A key application is diagnosing and correcting spurious spatial regression. Following the algorithm in Figure 5 of Becker, Boll & Voth (2025): once a variable cannot be rejected as I(1), we difference all variables (dependent and independent) before re-estimating. We illustrate the workflow with a regression of am on fracblack and racseg.

Step 1: Naïve OLS

m_ols <- feols(am ~ fracblack + racseg, data = chetty, se = "standard")
summary(m_ols)
## OLS estimation, Dep. Var.: am
## Observations: 693
## Standard-errors: IID 
##             Estimate Std. Error   t value   Pr(>|t|)    
## (Intercept)  47.8631   0.283542 168.80421  < 2.2e-16 ***
## fracblack   -24.4455   1.367710 -17.87331  < 2.2e-16 ***
## racseg      -13.4511   1.717636  -7.83115 1.8264e-14 ***
## ---
## Signif. codes:  0 '***' 0.001 '**' 0.01 '*' 0.05 '.' 0.1 ' ' 1
## RMSE: 4.33291   Adj. R2: 0.411517

Step 2: Test residuals for a spatial unit root

set.seed(42)
t_resid <- spurtest(m_ols, coords = ~ s_1 + s_2,
                    type = "i1resid", latlong = TRUE,
                    q = 15, nrep = 5000)
t_resid
## 
## Spatial I(1) Residual Test Results
## ---------------------------------------
## Test Statistic :  1111 
## P-value        :  0.192 
## ---------------------------------------

The residual test fails to reject a spatial unit root in the residuals, so the OLS inference above is not reliable and we proceed to difference all variables.

Step 3: Apply the LBM-GLS transformation

transformed <- spurtransform(~ am + fracblack + racseg, data = chetty,
                              coords = ~ s_1 + s_2,
                              prefix = "h_", latlong = TRUE)

Step 4: Re-estimate on transformed data

m_trans <- feols(h_am ~ h_fracblack + h_racseg, data = transformed,
                 se = "standard")
summary(m_trans)
## OLS estimation, Dep.

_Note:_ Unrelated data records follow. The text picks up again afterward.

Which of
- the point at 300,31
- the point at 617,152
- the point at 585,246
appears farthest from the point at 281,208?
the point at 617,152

Var.: h_am
## Observations: 693
## Standard-errors: IID 
##                  Estimate Std. Error       t value   Pr(>|t|)    
## (Intercept) -9.350000e-16   0.999411 -9.350000e-16 1.0000e+00    
## h_fracblack -1.297061e+01   2.095557 -6.189575e+00 1.0348e-09 ***
## h_racseg    -1.151500e+01   1.107396 -1.039827e+01  < 2.2e-16 ***
## ---
## Signif. codes:  0 '***' 0.001 '**' 0.01 '*' 0.05 '.' 0.1 ' ' 1
## RMSE: 26.3   Adj. R2: 0.222151

The R² drops from 0.413 to 0.224 after removing spatial trends, indicating that much of the apparent relationship was driven by shared spatial patterns — a classic spurious regression result. In practice, one would additionally apply SCPC inference (Müller & Watson 2022, 2023) to the transformed regression to account for any remaining weak spatial correlation.

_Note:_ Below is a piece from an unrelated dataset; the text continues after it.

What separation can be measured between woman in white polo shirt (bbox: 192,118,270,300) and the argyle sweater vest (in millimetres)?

Comparison with the Stata SPUR Package

The R implementation reproduces the Stata SPUR package (Becker, Boll & Voth, 2025). The table above replicates Table A.1 across variables; the key checks for absolute mobility (am) are:

Statistic Stata (Table A.1) R (spatialunitroot)
I(1) test p-value 0.38 0.39
I(0) test p-value 0.00 0
Half-life 95% CI (norm.) [0.09, ∞] [0.09, ∞]

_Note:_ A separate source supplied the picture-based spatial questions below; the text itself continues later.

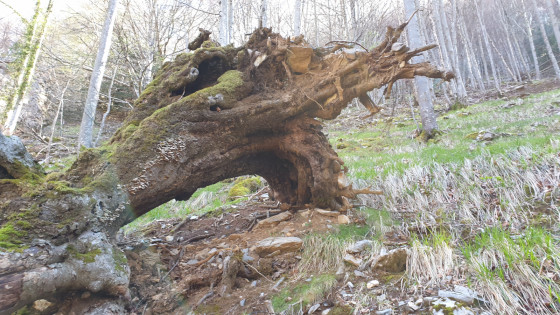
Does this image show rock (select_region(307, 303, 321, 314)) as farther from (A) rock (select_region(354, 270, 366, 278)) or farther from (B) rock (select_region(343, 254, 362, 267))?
(B) rock (select_region(343, 254, 362, 267))

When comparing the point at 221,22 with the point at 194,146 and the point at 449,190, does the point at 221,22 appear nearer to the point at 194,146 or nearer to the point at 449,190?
the point at 194,146

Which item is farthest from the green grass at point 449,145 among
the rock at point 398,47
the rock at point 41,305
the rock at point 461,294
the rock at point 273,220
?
the rock at point 41,305

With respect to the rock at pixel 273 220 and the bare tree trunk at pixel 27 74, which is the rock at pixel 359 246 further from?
the bare tree trunk at pixel 27 74

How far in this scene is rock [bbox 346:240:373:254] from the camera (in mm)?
2732

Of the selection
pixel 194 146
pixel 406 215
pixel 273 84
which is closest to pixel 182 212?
pixel 194 146

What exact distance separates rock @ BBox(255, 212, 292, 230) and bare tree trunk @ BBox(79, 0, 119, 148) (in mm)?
7542

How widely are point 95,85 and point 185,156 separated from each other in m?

Minor numerical differences arise from Monte Carlo simulation noise (of order 1/nrep1/\sqrt{n_{rep}}) and from differences between the R and Stata random number generators, but the qualitative conclusions — and the reported values to two decimal places — are identical.

References

  • Becker, S. O., Boll, P. D., & Voth, H.-J. (2025). “Testing and Correcting for Spatial Unit Roots in Regression Analysis.” Stata Journal.
  • Chetty, R., Hendren, N., Kline, P., & Saez, E. (2014). “Where is the Land of Opportunity?” Quarterly Journal of Economics, 129(4), 1553–1623.
  • Müller, U. K. & Watson, M. W. (2024). “Spatial Unit Roots and Spurious Regression.” Econometrica, 92, 1661–1695.